> _What this exercise asks_:
a – In the Think Aloud excerpt, why is it important to tell students explicitly that you are modeling a way of thinking about a task? Answer in one to three sentences.
b – Reproduce the passage of the Think Aloud excerpt that begins at the words "Teacher: Do I" and stops after "I am doing.".

> _Extract_:
==================================================

The first challenge considered was the question of exactly how far into solving a problem they should model the situation. Teachers shared in their reflections comments such as “At the end I felt that I was just modeling a strategy [to solve the problem] and not including what I was thinking along the way,” and “Anyway—math wise—I am not sure if I ‘crossed the line’ from Think Aloud to showing how to solve the problem. I was trying to provide a visual, but it seemed like maybe in the end I was just solving it.” Having used representations similar to Figure 1, teachers noted that when they used a particular drawing in the Think Aloud to actually solve the problem, students copied the particular representation the teacher had used when they solved similar subsequent problems. Thus, teachers wondered whether students were still thinking about the problem or copying what the teacher demonstrated.
Because the professional development focused on strategies to promote purposeful mathematical discourse among students, teachers considered the fact that modeling the Think Aloud as a strategy in which the teacher did all the talk was a challenge. Upon reflection, one teacher shared “…many of my students wanted to chime in and help me answer the story problem.” A second teacher reported “…my students were dying to give their two cents as well and wanted to answer the questions I was asking myself as I was thinking aloud.” A third teacher described how she resolved this issue by putting in place a norm for Think Aloud. She explained, “I had used Think Aloud to launch the previous two lessons on problem solving before I recorded my launch…” An excerpt from her classroom video follows:
Teacher: All right, before we get started, let’s just review our expectations during Think Aloud time. Point to the person whose turn it is to talk. […] It is my turn to talk. It is my turn to share with you all of the thoughts that I am having in [my] head, and show you what I’m thinking about as I solve the math problem. So do I need you to call out answers?
Class: No!
Teacher: Do I need you to try to solve the problem?
Class: No!
Teacher: No, I just need you to watch what I’m doing and think about the things that I am doing.
Using a Mathematical Think Aloud in Your Classroom
When you consider the Think Aloud as a strategy for promoting purposeful mathematical discourse, it is important to note that there is a big difference between modeling thinking and demonstrating procedures. Regardless of the mathematical goal of your lesson, taking the Think Aloud too far bypasses the intended purpose of the strategy, which is to model thinking. As evident in the teachers’ reflections, if explicit procedures are modeled, a diagram revealing the answer, or a direct answer provided, then the Think Aloud has gone too far. Your students may be used to seeing teachers or their parents model procedures, so it is important to be explicit to students that you are modeling a way of thinking about a task. You may explain that you want them to be able to attend to your thinking and also be able to talk about their own thinking when they are working on the task. Thus, a mathematical Think Aloud should also be carefully constructed to set students up for rich conversations with one another about conjectures, multiple strategies, and possibly multiple solutions to the task(s) that will follow. This careful construction should prompt the students to not only talk about their thinking but also listen to and ask questions about each other’s thinking.

==================================================

> _Record list_:
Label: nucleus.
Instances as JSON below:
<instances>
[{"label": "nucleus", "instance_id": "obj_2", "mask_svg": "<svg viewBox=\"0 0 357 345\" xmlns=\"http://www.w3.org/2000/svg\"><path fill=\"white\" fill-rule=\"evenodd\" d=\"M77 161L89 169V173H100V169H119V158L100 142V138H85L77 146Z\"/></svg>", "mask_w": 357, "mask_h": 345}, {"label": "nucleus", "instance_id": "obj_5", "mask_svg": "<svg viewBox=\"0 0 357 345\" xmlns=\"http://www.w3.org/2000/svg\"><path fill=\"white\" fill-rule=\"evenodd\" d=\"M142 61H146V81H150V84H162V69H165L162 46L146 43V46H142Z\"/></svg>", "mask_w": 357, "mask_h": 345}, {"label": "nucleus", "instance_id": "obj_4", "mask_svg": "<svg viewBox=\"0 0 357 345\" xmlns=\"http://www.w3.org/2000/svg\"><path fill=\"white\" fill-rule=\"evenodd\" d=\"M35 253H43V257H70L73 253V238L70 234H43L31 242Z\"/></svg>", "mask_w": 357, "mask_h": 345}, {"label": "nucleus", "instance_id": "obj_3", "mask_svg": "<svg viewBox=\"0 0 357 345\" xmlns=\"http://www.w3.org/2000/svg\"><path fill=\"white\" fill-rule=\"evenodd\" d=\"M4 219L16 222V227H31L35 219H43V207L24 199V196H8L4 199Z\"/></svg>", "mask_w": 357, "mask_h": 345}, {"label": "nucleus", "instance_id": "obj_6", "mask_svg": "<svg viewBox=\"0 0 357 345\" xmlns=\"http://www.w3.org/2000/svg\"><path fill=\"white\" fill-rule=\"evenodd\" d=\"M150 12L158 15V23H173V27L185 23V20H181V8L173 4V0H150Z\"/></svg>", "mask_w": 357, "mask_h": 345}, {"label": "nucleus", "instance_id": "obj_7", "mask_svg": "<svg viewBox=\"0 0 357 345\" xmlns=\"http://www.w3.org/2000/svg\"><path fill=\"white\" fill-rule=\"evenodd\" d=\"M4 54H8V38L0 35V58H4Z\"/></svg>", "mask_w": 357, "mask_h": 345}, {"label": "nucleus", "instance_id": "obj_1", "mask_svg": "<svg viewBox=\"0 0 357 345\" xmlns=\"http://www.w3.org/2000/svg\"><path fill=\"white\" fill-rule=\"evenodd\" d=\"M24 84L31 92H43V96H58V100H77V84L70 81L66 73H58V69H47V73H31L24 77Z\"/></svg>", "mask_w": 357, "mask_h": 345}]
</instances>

==================================================

> _Per-task outputs_:
a – Students may be used to seeing teachers or their parents model procedures. Being explicit lets them know that the Think Aloud shows a way of thinking about the task, not a procedure to copy.

b –
Teacher: Do I need you to try to solve the problem?
Class: No!
Teacher: No, I just need you to watch what I’m doing and think about the things that I am doing.